··· Records provided ···
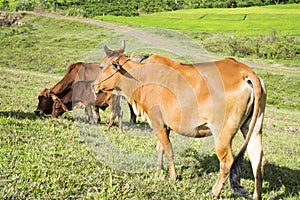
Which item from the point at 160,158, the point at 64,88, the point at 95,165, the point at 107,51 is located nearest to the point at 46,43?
the point at 64,88

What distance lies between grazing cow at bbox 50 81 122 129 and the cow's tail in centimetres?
549

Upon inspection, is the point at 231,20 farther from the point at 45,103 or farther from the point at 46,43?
the point at 45,103

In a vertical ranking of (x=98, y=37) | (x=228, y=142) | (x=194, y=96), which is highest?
(x=194, y=96)

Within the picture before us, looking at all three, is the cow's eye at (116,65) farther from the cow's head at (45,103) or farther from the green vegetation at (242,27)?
the green vegetation at (242,27)

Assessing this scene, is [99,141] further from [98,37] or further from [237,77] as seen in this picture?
[98,37]

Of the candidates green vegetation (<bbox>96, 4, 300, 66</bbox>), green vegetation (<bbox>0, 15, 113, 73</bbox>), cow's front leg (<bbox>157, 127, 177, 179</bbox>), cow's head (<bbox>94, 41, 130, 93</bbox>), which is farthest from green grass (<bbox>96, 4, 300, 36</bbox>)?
cow's front leg (<bbox>157, 127, 177, 179</bbox>)

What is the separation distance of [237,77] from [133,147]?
3085 mm

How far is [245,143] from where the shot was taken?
5.71 meters

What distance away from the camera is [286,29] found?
48531mm

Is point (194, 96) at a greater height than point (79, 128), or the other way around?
point (194, 96)

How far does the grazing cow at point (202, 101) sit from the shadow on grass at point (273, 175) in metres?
0.80

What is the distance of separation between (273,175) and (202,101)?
240 centimetres

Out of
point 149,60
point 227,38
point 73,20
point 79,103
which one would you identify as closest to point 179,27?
point 227,38

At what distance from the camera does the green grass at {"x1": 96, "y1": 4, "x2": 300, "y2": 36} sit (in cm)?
4941
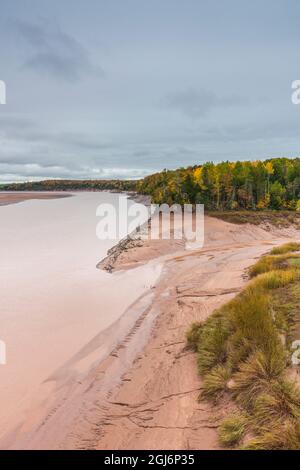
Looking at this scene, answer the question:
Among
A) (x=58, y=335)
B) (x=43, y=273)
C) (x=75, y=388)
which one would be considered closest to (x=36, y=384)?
(x=75, y=388)

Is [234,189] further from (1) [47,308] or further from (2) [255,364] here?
(2) [255,364]

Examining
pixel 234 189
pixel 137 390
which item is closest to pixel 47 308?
pixel 137 390

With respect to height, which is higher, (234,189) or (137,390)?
(234,189)

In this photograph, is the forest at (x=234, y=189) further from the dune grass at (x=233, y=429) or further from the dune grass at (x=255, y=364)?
the dune grass at (x=233, y=429)

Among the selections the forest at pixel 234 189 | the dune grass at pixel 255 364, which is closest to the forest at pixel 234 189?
the forest at pixel 234 189

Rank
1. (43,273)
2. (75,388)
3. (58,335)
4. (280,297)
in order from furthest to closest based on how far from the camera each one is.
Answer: (43,273)
(58,335)
(280,297)
(75,388)
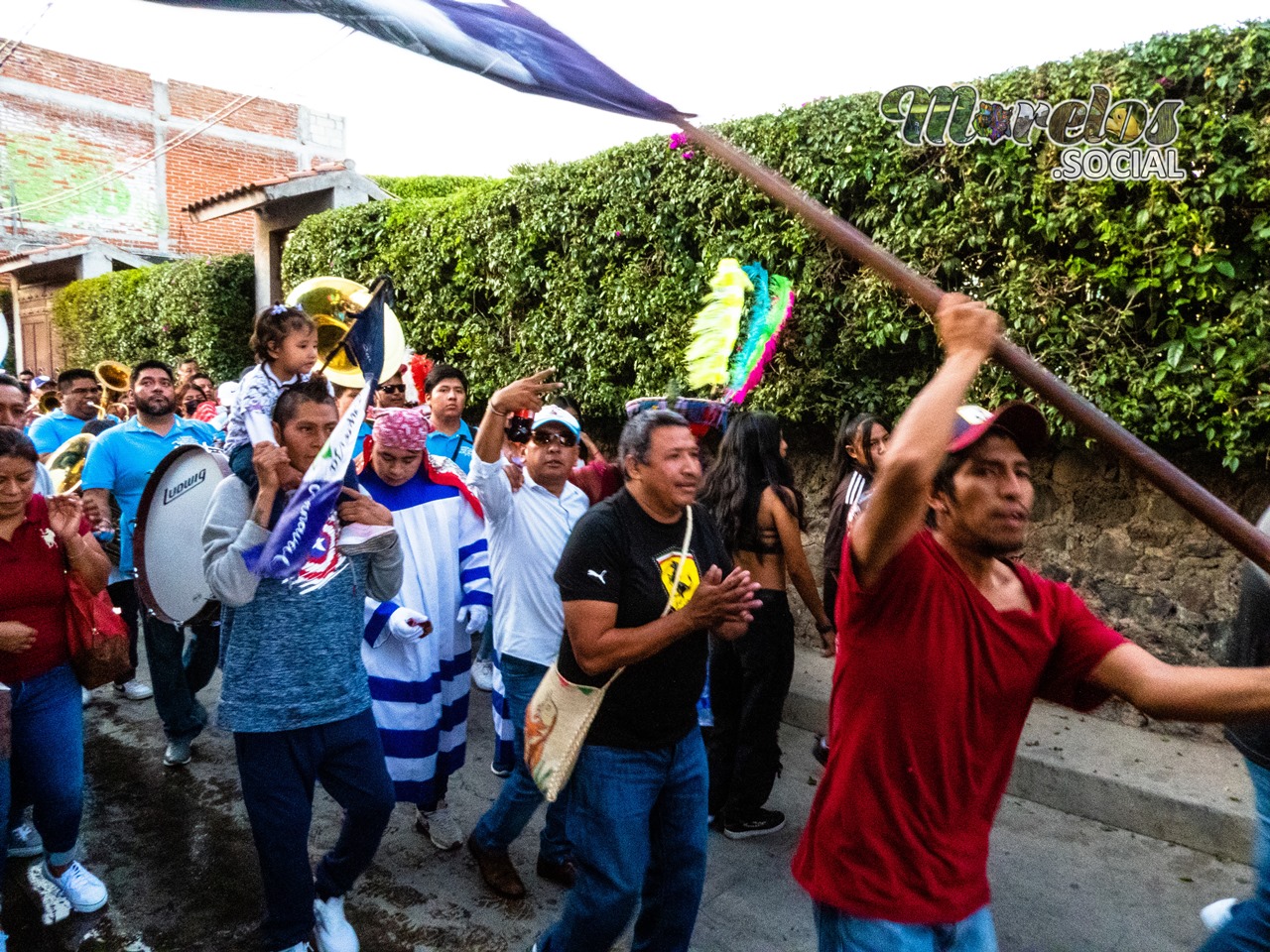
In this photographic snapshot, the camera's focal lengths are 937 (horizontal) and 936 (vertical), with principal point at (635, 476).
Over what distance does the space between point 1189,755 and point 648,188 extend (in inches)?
221

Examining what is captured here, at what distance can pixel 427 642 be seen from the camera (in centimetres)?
419

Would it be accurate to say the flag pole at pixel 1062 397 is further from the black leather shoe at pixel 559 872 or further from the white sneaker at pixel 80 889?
the white sneaker at pixel 80 889

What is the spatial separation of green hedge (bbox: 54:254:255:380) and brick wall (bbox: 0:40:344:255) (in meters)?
9.55

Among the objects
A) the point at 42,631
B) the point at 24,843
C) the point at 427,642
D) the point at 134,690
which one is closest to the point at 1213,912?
the point at 427,642

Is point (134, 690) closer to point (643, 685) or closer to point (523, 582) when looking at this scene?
point (523, 582)

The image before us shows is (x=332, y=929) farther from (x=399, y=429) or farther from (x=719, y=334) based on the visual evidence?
(x=719, y=334)

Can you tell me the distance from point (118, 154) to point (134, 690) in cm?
2886

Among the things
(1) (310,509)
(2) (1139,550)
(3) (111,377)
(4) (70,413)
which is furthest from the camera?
(3) (111,377)

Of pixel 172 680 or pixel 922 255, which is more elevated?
pixel 922 255

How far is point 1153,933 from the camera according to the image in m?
3.66

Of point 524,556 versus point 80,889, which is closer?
point 80,889

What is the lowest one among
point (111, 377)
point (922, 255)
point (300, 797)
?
point (300, 797)

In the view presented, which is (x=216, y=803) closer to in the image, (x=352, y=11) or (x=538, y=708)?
(x=538, y=708)

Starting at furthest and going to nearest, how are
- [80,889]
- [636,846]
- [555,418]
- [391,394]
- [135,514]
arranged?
1. [391,394]
2. [135,514]
3. [555,418]
4. [80,889]
5. [636,846]
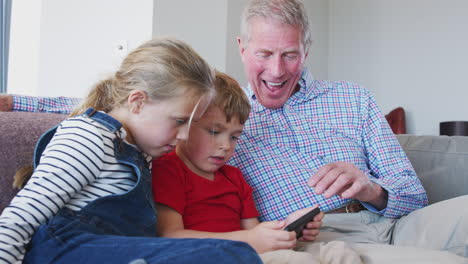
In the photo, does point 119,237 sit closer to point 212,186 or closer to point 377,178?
point 212,186

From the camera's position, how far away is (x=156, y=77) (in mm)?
1069

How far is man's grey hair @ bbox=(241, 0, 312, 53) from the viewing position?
1642 mm

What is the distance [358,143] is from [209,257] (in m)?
1.03

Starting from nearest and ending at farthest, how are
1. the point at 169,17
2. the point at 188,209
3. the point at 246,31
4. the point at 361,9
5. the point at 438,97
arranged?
1. the point at 188,209
2. the point at 246,31
3. the point at 169,17
4. the point at 438,97
5. the point at 361,9

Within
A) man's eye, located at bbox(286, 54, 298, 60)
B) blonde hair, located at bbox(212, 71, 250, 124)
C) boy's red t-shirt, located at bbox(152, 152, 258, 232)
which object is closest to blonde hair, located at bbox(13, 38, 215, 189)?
blonde hair, located at bbox(212, 71, 250, 124)

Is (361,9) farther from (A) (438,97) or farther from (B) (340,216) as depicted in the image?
(B) (340,216)

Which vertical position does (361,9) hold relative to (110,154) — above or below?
above

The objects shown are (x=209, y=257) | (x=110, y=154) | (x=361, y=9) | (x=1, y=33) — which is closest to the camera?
(x=209, y=257)

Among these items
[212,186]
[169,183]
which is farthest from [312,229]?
[169,183]

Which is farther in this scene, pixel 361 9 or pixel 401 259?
pixel 361 9

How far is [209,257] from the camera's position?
0.72m

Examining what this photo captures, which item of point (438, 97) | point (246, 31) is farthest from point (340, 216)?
point (438, 97)

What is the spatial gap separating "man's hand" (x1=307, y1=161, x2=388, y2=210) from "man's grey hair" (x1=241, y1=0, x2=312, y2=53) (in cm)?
58

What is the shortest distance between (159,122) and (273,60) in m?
0.68
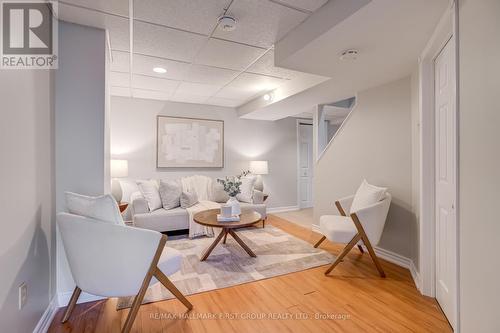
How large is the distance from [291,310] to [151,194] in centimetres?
283

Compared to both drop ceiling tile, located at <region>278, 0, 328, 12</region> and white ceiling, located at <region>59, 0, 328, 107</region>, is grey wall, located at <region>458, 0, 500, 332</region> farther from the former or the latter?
white ceiling, located at <region>59, 0, 328, 107</region>

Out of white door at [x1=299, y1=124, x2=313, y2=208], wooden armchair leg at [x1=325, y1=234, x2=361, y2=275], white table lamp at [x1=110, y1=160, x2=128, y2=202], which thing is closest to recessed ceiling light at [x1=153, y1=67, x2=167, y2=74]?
white table lamp at [x1=110, y1=160, x2=128, y2=202]

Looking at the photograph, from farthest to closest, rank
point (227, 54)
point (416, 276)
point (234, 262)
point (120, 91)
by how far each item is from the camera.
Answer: point (120, 91) → point (234, 262) → point (227, 54) → point (416, 276)

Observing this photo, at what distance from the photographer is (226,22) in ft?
6.63

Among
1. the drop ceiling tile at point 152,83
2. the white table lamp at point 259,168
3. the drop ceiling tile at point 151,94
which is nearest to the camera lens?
the drop ceiling tile at point 152,83

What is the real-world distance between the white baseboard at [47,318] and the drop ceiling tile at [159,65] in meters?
2.49

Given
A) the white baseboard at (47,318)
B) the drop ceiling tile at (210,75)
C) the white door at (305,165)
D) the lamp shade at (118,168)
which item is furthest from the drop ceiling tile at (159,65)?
the white door at (305,165)

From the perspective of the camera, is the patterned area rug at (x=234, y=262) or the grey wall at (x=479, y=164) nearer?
the grey wall at (x=479, y=164)

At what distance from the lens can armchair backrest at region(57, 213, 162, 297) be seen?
1553 mm

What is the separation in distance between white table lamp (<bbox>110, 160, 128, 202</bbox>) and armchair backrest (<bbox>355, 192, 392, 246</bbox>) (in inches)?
143

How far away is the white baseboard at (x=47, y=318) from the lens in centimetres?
160

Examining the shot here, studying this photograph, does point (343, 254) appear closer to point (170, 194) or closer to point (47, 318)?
point (47, 318)

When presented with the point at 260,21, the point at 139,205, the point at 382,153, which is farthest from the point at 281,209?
the point at 260,21

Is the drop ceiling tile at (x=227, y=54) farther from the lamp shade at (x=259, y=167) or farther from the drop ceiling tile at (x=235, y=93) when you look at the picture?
the lamp shade at (x=259, y=167)
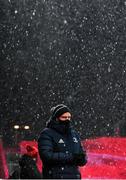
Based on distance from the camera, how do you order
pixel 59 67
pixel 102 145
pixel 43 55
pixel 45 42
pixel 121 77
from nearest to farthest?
pixel 102 145, pixel 121 77, pixel 59 67, pixel 43 55, pixel 45 42

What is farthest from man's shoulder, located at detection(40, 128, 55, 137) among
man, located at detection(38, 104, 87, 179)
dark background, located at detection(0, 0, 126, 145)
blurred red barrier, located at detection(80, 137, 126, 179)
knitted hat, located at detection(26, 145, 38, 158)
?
dark background, located at detection(0, 0, 126, 145)

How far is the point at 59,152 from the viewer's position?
5.22m

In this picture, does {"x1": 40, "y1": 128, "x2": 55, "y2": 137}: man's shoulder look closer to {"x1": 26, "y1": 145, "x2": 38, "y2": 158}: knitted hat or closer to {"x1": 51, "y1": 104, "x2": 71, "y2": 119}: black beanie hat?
{"x1": 51, "y1": 104, "x2": 71, "y2": 119}: black beanie hat

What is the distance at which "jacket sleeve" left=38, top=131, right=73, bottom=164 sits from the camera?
514 cm

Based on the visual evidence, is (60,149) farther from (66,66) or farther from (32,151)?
(66,66)

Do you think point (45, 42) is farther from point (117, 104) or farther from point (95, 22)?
point (117, 104)

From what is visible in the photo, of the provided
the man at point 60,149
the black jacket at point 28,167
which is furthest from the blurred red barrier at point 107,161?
the man at point 60,149

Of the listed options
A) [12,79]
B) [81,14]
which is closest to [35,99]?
[12,79]

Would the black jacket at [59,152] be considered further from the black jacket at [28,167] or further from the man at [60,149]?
the black jacket at [28,167]

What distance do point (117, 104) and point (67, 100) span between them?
361 cm

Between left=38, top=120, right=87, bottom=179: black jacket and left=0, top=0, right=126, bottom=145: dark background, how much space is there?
36.2 m

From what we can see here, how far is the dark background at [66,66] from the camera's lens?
1758 inches

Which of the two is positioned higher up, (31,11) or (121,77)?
(31,11)

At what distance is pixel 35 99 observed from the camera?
45656 mm
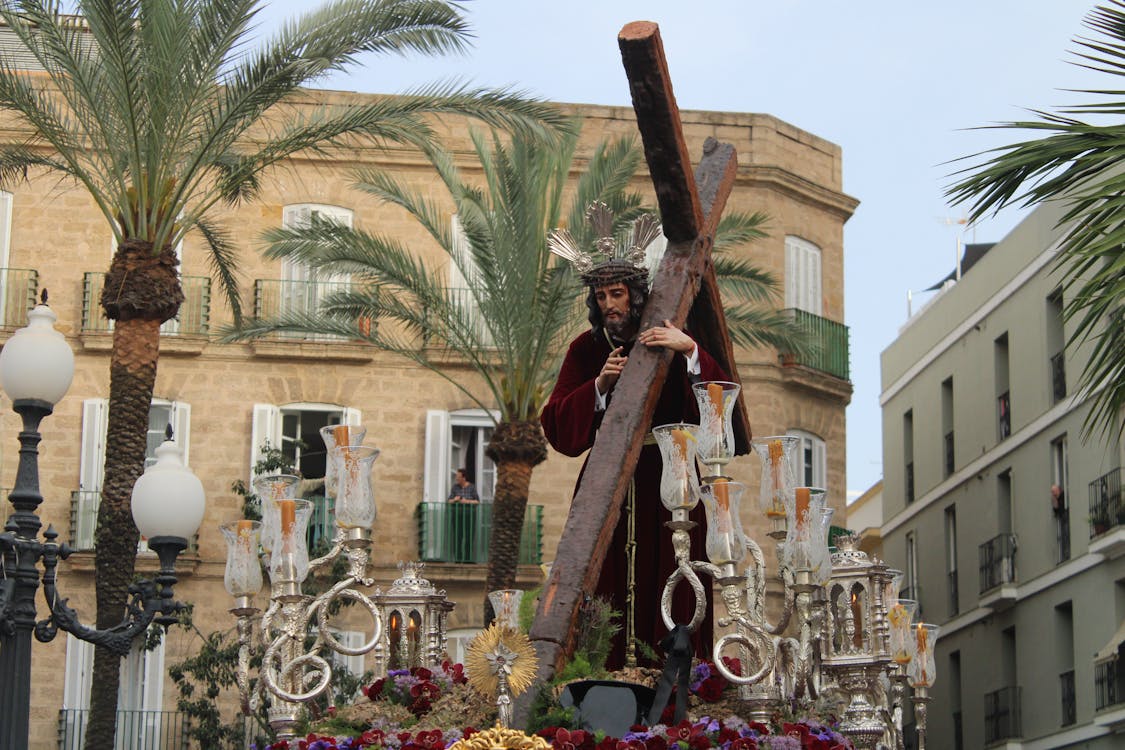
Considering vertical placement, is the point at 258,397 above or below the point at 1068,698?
above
···
#### Work instructions
Pictures stay out; retype only the lines from the line containing "What distance do point" through the end of the listing, inclusive, exactly as they appear.

#### Exercise answer
What distance do point (117, 104) and point (67, 100) span between them?
361 cm

Between left=38, top=120, right=87, bottom=179: black jacket and left=0, top=0, right=126, bottom=145: dark background, how much space is there?
36.2 m

From what we can see here, how far is the dark background at [66,66] from the camera's lens?
1758 inches

Which of the two is positioned higher up, (31,11) or (121,77)?
(31,11)

At what distance is pixel 35 99 observed from the camera?
45656 mm
Considering vertical placement, is the point at 258,397 above or below the point at 1068,698?
above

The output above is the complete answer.